The Principles of the Code

The Code operates on a comply or explain platform and identifies seven key Principles that require signatory institutional investors to:

  1. Disclose publicly their policy on how they will discharge their stewardship responsibilities
  2. Implement a robust policy on managing conflicts of interest in relation to stewardship, which should be disclosed publicly
  3. Monitor their investee companies
  4. Establish clear guidelines on when and how they will escalate their stewardship activities
  5. Act collectively with other investors if appropriate
  6. Have a clear policy on voting and disclosure of voting activity
  7. Report periodically on their stewardship and voting activities

Proposed Incorporation of ESG Issues Into the Code

The proposed changes to the Code include developing organisational purpose, disclosing stewardship objectives and governance, aligning with the UK Corporate Governance Code, and amending reporting requirements. The revised Code will introduce Principles and Provisions, supported by Guidance. All signatories must follow the Principles on an “apply and explain” basis, requiring them to apply the Principles and explain clearly and meaningfully how they have done so. All signatories must follow the Provisions on a comply or explain basis, requiring them to explain meaningfully any non-application of the Provisions.

The revised Code will define stewardship as “the responsible allocation and management of capital across the institutional investment community, to create sustainable value for beneficiaries, the economy and society”. The revised Code also identifies the primary purpose of stewardship as looking after beneficiaries’ assets that have been entrusted to the care of others. As such, the consultation to the revised Code indicates that the Code will include explicit reference to ESG factors, and that signatories are expected to give consideration to material ESG factors when fulfilling stewardship responsibilities. Signatories must also demonstrate how those material ESG factors are considered in the decision-making process. The revised Code does not define material ESG factors, but it does include climate change as a material factor.

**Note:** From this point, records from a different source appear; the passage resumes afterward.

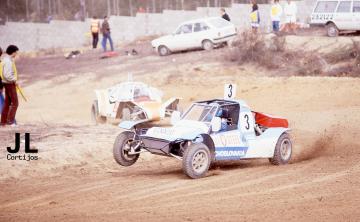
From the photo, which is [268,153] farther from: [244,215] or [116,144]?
[244,215]

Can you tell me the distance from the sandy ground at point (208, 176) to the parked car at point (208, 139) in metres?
0.33

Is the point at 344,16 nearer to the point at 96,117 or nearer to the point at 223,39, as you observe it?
the point at 223,39

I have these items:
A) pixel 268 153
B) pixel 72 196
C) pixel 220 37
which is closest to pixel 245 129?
pixel 268 153

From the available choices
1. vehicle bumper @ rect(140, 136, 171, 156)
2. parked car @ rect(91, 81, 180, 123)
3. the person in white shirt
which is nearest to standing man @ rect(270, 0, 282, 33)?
the person in white shirt

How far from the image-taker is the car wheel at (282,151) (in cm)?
1455

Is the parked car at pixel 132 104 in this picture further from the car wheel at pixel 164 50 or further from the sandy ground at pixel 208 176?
the car wheel at pixel 164 50

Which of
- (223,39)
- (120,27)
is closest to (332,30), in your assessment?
(223,39)

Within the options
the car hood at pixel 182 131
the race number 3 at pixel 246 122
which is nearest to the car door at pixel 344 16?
the race number 3 at pixel 246 122

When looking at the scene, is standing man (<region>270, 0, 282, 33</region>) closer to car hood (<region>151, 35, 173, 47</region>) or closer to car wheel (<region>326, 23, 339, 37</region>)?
car wheel (<region>326, 23, 339, 37</region>)

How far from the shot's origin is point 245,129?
14258mm

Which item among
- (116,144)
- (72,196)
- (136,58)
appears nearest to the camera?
(72,196)

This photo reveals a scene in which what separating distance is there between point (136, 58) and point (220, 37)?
4300 mm

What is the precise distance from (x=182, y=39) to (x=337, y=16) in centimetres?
650

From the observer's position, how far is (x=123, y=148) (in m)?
13.9
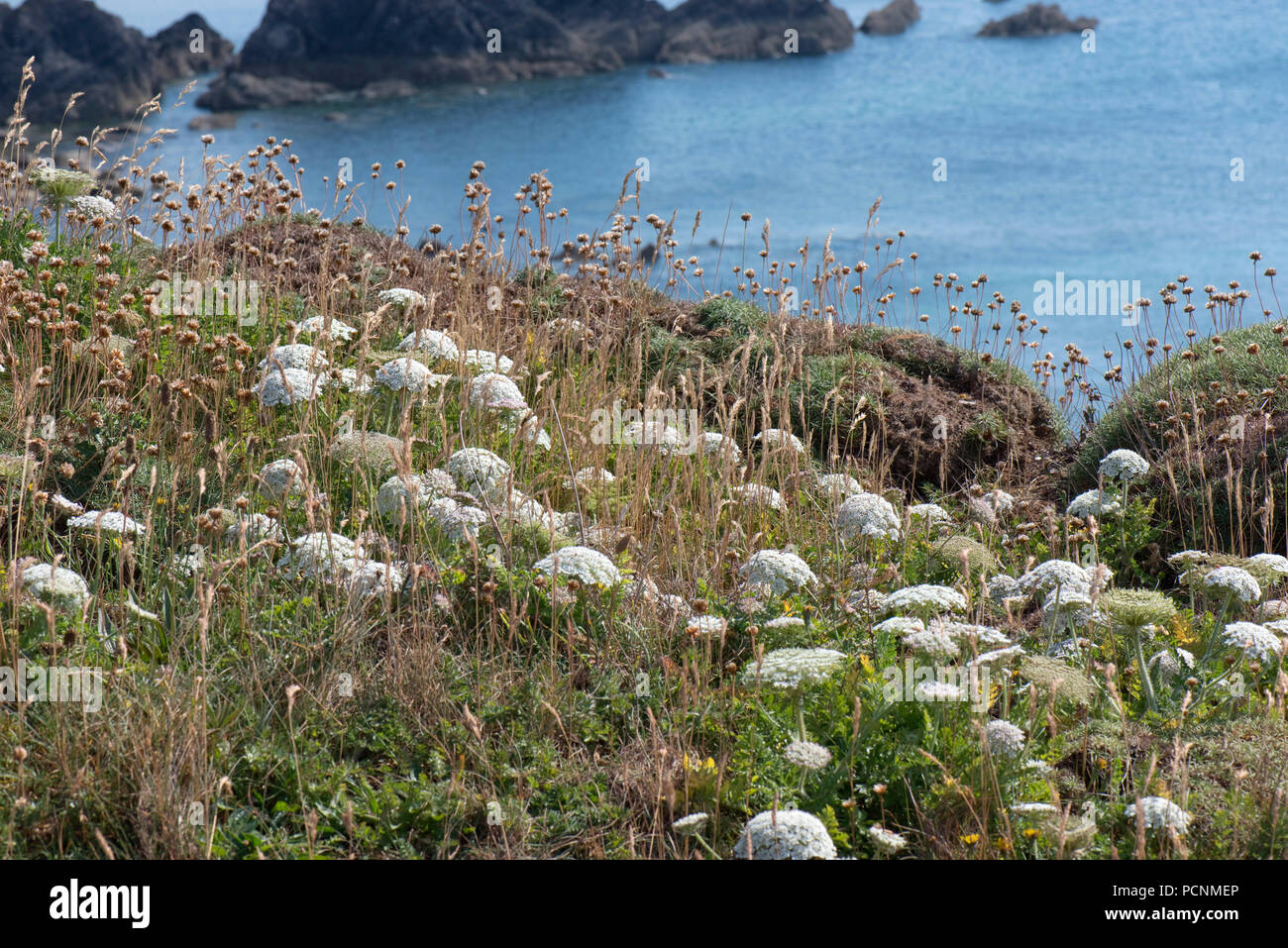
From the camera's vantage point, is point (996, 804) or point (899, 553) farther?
point (899, 553)

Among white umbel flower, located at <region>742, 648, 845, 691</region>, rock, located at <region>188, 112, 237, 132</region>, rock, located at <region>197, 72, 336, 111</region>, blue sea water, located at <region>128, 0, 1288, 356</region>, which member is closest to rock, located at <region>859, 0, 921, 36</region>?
blue sea water, located at <region>128, 0, 1288, 356</region>

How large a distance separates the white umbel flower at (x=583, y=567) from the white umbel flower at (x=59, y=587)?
1.21m

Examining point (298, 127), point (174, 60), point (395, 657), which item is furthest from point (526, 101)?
point (395, 657)

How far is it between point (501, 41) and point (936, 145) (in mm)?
18755

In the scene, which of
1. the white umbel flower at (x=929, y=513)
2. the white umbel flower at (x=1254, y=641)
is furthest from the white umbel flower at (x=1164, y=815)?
the white umbel flower at (x=929, y=513)

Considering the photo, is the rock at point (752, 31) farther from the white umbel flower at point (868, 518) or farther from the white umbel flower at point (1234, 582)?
the white umbel flower at point (1234, 582)

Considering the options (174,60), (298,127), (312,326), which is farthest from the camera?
(174,60)

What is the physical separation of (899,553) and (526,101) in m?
34.3

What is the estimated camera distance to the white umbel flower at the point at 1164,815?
7.28ft

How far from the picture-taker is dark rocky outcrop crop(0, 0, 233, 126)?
37.7m

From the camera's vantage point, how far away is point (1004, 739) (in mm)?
2469

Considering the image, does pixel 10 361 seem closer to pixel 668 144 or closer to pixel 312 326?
pixel 312 326

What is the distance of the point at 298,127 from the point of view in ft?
112

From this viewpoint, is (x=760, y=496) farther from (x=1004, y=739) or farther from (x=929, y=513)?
(x=1004, y=739)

The key provisions of the Code in which ESG changes are proposed include:

Principle E

This Principle requires signatories to integrate stewardship with their investment approach and demonstrate how they take into account material ESG factors, including climate change.

Provision 9

Asset owners and asset managers are encouraged to disclose the structures and processes in place to ensure that information gathered through stewardship activities is factored directly into investment decision making.

The signatory is expected to demonstrate how stewardship is integrated with investment approach, and how stewardship can be evidenced by team and joint engagement meetings, presentations, information-sharing across platforms, and involvement of ESG teams.

Provision 11

Asset owners are encouraged to ensure that investment and stewardship mandates reflect beneficiaries’ investment time horizon, and asset managers are encouraged to align investment and stewardship activities with beneficiaries’ investment time horizon. Furthermore, both asset owners and managers are encouraged to demonstrate how ESG issues are considered.

Provision 13

Asset owners are encouraged to provide clear and actionable asset assessment criteria for managers, so that appropriate investments are made in accordance with strategy. This can be evidenced by explaining the methods and detail of criteria given to managers for pre-investment monitoring, for example outlining the extent of engagement on ESG issues pre-issuance. Asset managers will be encouraged to evaluate assets and investments accordingly.


The revised Code has been broadly welcomed, although some have expressed concerns about whether the Code will encourage a robust and substantive review of ESG issues, or whether ESG will be reduced to tick-box items on a checklist.

Further, finalisation of the revised Code by summer 2019 may also depend on the proposed transformation of the FRC, which is to be replaced by the Audit, Reporting and Governance Authority. This new Authority will be a statutory body with a new mandate, new leadership, and stronger powers.

Latham will continue to follow and report on developments in this area.